Iron assay. The cellular iron was detected with the Iron Assay Kit (BC5415, Solarbio) following the manufacturer’s instructions. The standard samples were diluted based on the protocol, and the absorbance was measured at 593 nm. The standard curves were plotted based on which the cellular iron concentration in each sample was calculated.

Ubiquitination assay. RMS cells with or without AURKB or NPM1 knockdown were treated with 10 μM MG132 for 10 hours. Lysates were incubated with anti-SP1 (10306-1-AP, Proteintech) antibody, and each lysate was added with an equivalent amount of beads (Thermo Fisher Scientific) and incubated overnight at 4°C. Reactions were subjected to WB analysis. Whole-cell lysates served as input control, and normal IgG acted as a negative control.

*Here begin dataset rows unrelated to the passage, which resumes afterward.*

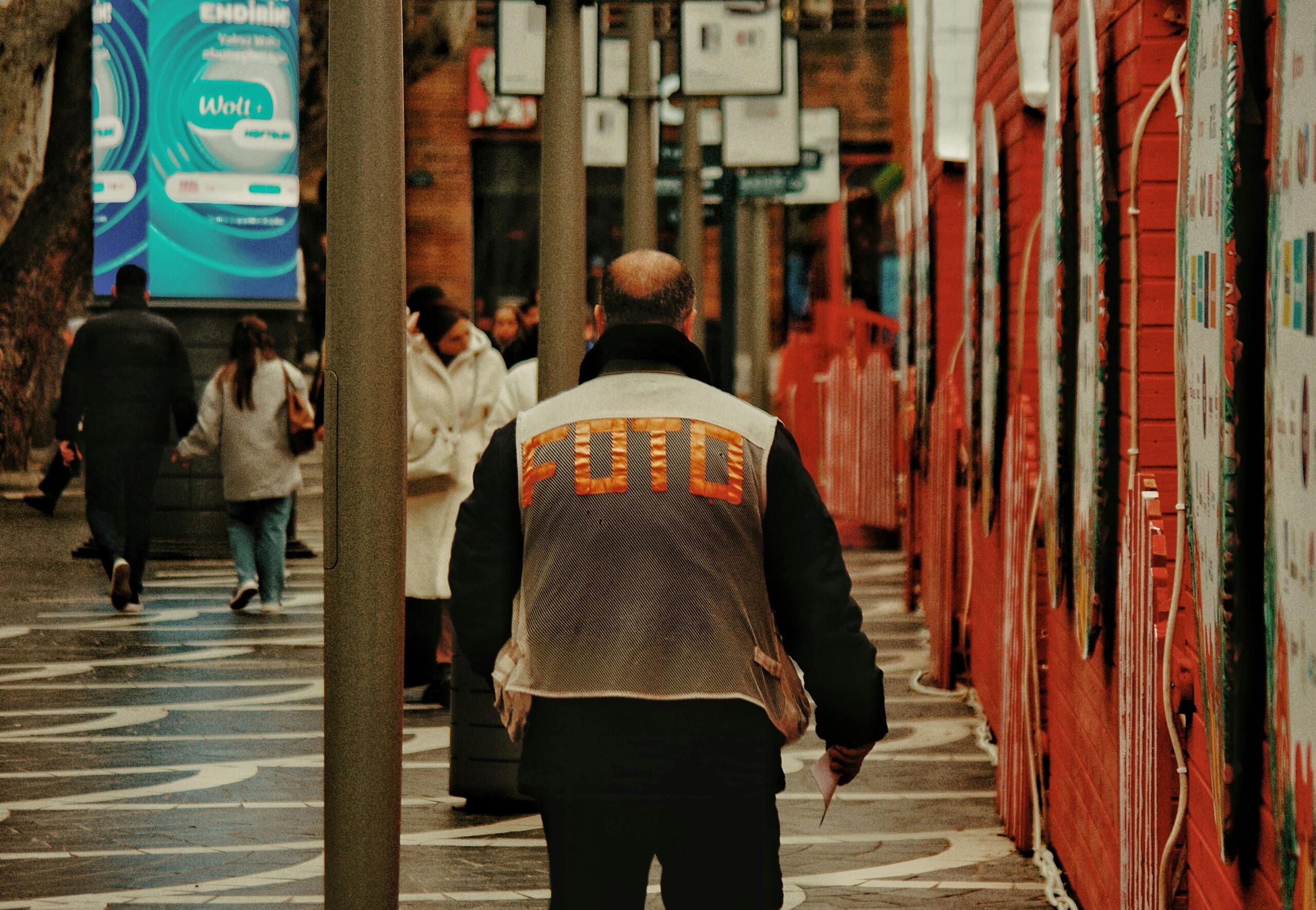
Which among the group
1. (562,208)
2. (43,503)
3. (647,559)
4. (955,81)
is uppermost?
(955,81)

Statistics. Data analysis was carried out using GraphPad Prism 8 or SPSS statistics software (version 22). Continuous variables were expressed as mean ± SD, and their differences were compared using 2-tailed Student’s t test or 1- or 2-way ANOVA. The differences in categorical variables were compared using χ² test. Survival rates were calculated by the Kaplan-Meier method and compared using log-rank test. All tests were 2-sided, and differences were considered significant if P < 0.05.

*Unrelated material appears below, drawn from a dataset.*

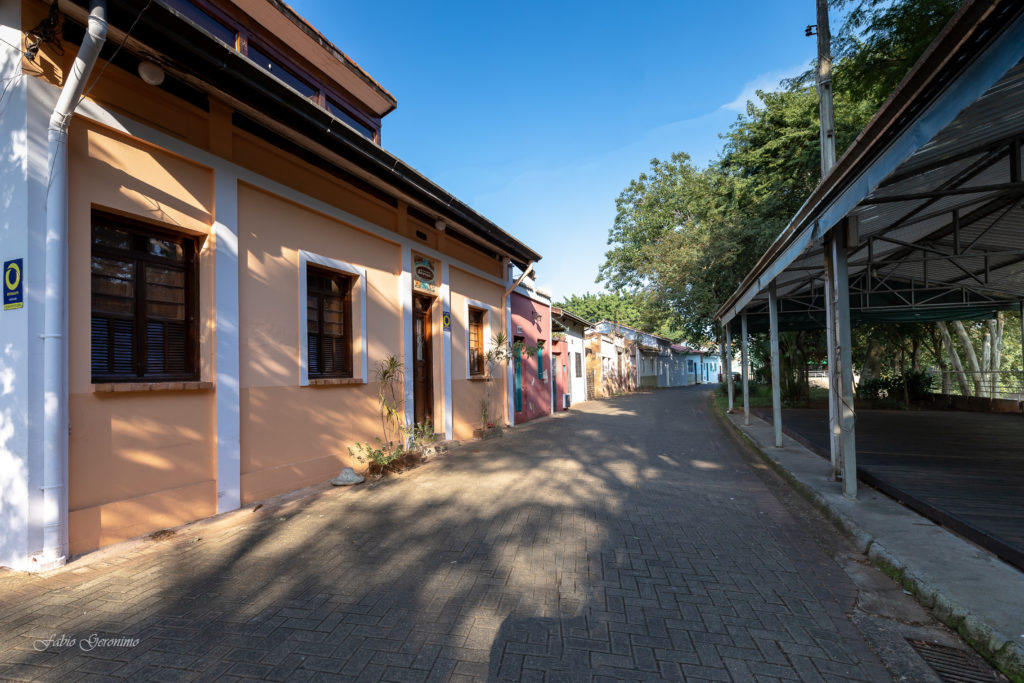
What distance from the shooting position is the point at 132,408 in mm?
3975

Study approval. This study was approved by the Ethics Committee of Sun Yat-sen University Cancer Center (B2023-187-01). The animal experiments were approved by the Animal Ethics Committee of Sun Yat-sen University (SYSU-IACUC-2022-001988).

Data availability. The datasets in the present study are available from the corresponding author under reasonable request. Values for data points in graphs are reported in the Supporting Data Values file.